The recession curve provides important information about the low flow behaviour of rivers, and tells in a general way about the natural water storages feeding the stream. This work has, however, found a high time variability in recessions. In order to derive recession characteristics which are representative for the storage properties of a catchment, it is important to have quantitative knowledge about the factors influencing the recession variability. Using a new, automatic method for calculating recession characteristics developed in this study, the following issues were addressed:
1)The regional variability in the recession rate. The adoption of an average recession constant for the catchment is shown to be useful in regional analysis. The most important charac-teristics found to affect the recession rate, are related to geological characteristics, relief and climate.
2)The time variability in the recession rate. Variations due to limitations in the recession model and climatic influences during the recession period are studied. The results demonstrate the need for incorporating these effects in recession analysis.
3)The low flow model performance of the conceptual HBV rainfall-runoff model. The climatic factors precipitation and temperature are to a much lesser extent than in the observed series, responsible for the time variability in the simulated series.
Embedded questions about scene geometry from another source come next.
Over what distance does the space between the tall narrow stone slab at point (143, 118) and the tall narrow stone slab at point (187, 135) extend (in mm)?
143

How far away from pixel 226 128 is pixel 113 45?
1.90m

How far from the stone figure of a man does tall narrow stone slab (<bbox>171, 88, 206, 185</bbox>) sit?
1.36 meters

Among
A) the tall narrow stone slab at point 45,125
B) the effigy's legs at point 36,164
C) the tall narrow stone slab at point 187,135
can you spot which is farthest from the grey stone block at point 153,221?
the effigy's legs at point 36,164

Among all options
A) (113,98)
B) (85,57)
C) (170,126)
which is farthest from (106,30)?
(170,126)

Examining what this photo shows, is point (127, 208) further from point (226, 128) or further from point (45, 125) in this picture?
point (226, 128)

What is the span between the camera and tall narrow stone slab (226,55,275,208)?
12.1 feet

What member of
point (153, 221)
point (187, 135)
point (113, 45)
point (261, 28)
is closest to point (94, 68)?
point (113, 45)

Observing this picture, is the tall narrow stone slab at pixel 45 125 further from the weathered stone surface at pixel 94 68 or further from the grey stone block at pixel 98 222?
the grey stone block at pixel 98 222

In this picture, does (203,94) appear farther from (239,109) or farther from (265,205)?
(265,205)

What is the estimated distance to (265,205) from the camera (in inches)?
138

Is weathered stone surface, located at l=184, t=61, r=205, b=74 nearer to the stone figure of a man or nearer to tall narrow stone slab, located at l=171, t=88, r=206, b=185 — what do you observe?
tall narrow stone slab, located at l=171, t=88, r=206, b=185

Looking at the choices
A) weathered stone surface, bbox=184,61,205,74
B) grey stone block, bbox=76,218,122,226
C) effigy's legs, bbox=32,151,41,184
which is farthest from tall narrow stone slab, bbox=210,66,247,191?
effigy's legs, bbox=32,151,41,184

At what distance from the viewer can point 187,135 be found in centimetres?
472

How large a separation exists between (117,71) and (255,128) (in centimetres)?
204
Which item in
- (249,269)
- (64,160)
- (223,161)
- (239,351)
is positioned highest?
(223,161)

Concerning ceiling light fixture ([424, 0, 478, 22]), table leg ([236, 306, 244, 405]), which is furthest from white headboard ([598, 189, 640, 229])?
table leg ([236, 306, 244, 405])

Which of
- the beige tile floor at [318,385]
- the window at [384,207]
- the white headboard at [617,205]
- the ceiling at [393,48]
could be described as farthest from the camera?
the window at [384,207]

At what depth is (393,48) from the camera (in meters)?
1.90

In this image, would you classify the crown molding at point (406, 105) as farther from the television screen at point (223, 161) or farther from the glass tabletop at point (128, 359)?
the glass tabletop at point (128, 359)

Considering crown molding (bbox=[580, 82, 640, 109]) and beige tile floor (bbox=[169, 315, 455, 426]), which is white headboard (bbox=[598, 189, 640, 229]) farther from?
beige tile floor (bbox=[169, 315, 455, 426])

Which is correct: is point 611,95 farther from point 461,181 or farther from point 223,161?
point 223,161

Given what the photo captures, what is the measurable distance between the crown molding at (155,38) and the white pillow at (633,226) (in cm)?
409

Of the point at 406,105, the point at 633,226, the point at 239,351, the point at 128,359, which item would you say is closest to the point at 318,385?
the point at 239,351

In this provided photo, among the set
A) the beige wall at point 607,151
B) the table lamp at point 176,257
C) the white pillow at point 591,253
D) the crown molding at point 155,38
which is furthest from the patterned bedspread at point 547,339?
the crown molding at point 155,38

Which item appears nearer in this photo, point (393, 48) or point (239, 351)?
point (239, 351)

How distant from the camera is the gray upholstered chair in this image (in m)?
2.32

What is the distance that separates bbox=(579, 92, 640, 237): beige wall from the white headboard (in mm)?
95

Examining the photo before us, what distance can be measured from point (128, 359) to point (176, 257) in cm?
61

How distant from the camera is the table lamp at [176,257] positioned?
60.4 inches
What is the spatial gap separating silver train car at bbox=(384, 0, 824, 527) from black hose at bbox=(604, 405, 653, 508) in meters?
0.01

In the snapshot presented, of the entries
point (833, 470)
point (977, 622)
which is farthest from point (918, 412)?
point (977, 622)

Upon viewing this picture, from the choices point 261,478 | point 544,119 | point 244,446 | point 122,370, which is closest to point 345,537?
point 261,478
4)The influence of evapotranspiration on recession variability. This relationship is indicated by the correlation found between recession rate and temperature. In order to quantify the water lost by evapotranspiration, an appropriate model for application on a local scale is required. This study introduces AMOR, a modified MORECS (Meteorological Office (UK) Rainfall and Evaporation Calculation System) soil water budget model. It is concluded that this approach provides a promising method for estimating evapotranspiration based on routinely observed climatic data. An objective of future investigations is to prove the general applicability of the AMOR model.